The principal internal walls are of rendered brick. A wide central hall divides each level. The upper level, structurally intact, includes an ornate fireplace and has been adapted as private living quarters. French doors with fanlights open onto the verandahs, and a spacious stairwell, with painted turned timber balustrade, is lit by skylight through a tapering timber boarded shaft.

The lower level contains reception rooms and a kitchen. A large room with a marble and tiled fireplace opens to the northeast through French doors, with casement windows above, which may date from the 1850s. The main entrance, in the northeast wall, has side lights of clear and red glass with an early stencilled glass fanlight. The main foyer, formerly verandah space, contains some early brickwork free of paint or render.

Abutting the two-storeyed structure, on the southwest face, is a small chamferboard, single-storeyed building with a hipped roof and a separate curved roof over a narrow verandah. It opens on to the beer garden and, internally, a portion of the higher, boarded ceiling remains.

Adjoining these buildings is a complex of rooms, under shallow skillion roofs, surrounded by parapets.

The public bar contains a series of miniature wall paintings depicting local historical events.

== Heritage listing ==
The Grand View Hotel was listed on the Queensland Heritage Register on 21 October 1992 having satisfied the following criteria.

The place is important in demonstrating the evolution or pattern of Queensland's history.

The Grand View Hotel at Cleveland, the core of which was erected in the early 1850s, is important in demonstrating the evolution and pattern of early European settlement in Queensland, its construction illustrating the diverse forces operating within that pattern.

The place demonstrates rare, uncommon or endangered aspects of Queensland's cultural heritage.

It contains surviving evidence of one of the earliest buildings in Cleveland.
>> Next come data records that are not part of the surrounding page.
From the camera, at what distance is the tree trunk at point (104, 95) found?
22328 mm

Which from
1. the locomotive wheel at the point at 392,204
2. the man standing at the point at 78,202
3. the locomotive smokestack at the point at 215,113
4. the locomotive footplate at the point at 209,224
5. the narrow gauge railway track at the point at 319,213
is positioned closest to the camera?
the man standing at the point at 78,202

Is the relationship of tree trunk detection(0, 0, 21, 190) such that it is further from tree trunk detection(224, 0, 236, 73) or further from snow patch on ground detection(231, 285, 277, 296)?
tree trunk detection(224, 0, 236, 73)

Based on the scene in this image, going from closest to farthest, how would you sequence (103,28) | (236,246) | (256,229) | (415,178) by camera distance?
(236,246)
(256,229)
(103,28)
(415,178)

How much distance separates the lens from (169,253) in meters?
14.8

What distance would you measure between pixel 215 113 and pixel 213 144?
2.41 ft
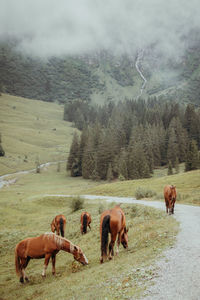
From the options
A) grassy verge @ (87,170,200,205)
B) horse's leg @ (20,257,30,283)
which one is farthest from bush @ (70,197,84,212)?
horse's leg @ (20,257,30,283)

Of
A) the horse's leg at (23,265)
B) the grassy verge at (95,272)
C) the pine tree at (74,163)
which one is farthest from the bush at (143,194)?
the pine tree at (74,163)

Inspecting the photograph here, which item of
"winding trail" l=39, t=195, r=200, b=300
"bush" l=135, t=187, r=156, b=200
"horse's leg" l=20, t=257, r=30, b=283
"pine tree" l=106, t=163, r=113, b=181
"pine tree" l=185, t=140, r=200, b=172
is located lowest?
"horse's leg" l=20, t=257, r=30, b=283

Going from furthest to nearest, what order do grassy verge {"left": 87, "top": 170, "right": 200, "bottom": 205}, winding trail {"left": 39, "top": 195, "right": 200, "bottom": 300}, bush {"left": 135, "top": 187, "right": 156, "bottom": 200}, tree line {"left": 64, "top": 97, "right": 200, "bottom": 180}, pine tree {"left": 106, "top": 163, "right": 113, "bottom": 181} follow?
pine tree {"left": 106, "top": 163, "right": 113, "bottom": 181}, tree line {"left": 64, "top": 97, "right": 200, "bottom": 180}, bush {"left": 135, "top": 187, "right": 156, "bottom": 200}, grassy verge {"left": 87, "top": 170, "right": 200, "bottom": 205}, winding trail {"left": 39, "top": 195, "right": 200, "bottom": 300}

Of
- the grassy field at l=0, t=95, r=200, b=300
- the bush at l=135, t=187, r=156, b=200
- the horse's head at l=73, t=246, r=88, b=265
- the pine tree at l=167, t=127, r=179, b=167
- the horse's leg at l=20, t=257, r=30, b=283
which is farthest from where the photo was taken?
the pine tree at l=167, t=127, r=179, b=167

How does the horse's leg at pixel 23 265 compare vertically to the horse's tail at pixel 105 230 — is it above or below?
below

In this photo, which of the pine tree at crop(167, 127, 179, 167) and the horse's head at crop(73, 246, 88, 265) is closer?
the horse's head at crop(73, 246, 88, 265)

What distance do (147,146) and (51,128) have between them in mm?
117223

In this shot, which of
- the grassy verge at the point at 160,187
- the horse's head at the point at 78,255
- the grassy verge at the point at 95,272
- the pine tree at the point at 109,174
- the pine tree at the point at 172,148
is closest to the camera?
the grassy verge at the point at 95,272

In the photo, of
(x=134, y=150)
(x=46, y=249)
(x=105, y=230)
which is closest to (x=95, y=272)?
(x=105, y=230)

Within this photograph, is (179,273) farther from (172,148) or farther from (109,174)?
(172,148)

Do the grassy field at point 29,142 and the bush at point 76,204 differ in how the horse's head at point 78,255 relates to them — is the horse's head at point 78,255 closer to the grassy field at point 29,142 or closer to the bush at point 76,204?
the bush at point 76,204

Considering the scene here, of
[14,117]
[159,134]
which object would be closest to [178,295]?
[159,134]

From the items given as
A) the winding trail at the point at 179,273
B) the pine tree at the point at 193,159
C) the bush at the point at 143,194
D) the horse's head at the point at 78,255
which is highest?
the pine tree at the point at 193,159

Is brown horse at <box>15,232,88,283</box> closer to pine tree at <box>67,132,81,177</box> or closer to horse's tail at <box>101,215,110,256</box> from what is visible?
horse's tail at <box>101,215,110,256</box>
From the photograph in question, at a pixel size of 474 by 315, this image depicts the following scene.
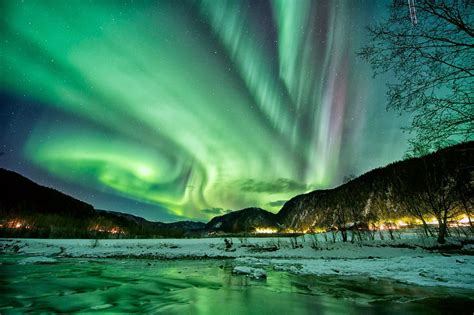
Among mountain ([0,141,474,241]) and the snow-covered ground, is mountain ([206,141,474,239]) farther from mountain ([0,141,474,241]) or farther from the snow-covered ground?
the snow-covered ground

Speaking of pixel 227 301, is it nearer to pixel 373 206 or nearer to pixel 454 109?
pixel 454 109

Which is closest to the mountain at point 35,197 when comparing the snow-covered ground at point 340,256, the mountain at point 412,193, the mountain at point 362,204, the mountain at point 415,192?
the mountain at point 362,204

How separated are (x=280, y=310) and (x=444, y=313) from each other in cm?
321

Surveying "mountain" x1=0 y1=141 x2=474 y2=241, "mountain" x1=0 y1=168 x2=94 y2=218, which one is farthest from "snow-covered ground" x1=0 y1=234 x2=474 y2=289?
→ "mountain" x1=0 y1=168 x2=94 y2=218

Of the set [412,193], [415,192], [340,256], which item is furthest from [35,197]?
[415,192]

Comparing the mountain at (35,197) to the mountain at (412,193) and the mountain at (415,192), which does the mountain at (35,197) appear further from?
the mountain at (415,192)

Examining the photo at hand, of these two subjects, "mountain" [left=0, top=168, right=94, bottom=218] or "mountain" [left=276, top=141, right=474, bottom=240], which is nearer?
"mountain" [left=276, top=141, right=474, bottom=240]

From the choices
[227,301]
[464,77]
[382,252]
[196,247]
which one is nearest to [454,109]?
[464,77]

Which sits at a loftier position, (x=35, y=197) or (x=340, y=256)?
(x=35, y=197)

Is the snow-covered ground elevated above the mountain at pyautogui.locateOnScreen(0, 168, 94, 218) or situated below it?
below

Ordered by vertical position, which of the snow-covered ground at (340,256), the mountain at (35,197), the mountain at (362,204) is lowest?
the snow-covered ground at (340,256)

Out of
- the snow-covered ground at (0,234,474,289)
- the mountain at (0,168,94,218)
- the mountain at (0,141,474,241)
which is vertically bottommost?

The Grand View Hotel demonstrates a rare aspect of Queensland's history, as one of the oldest extant hotels in Queensland in continuous use.

The place is important because of its aesthetic significance.

The building is important in exhibiting a landmark quality and contribution to the Cleveland Point townscape, which is valued by the Cleveland community

The place has a special association with the life or work of a particular person, group or organisation of importance in Queensland's history.

The place has a special association with FE Bigge and the movement to establish Cleveland as the port for Moreton Bay, and Ipswich as the capital.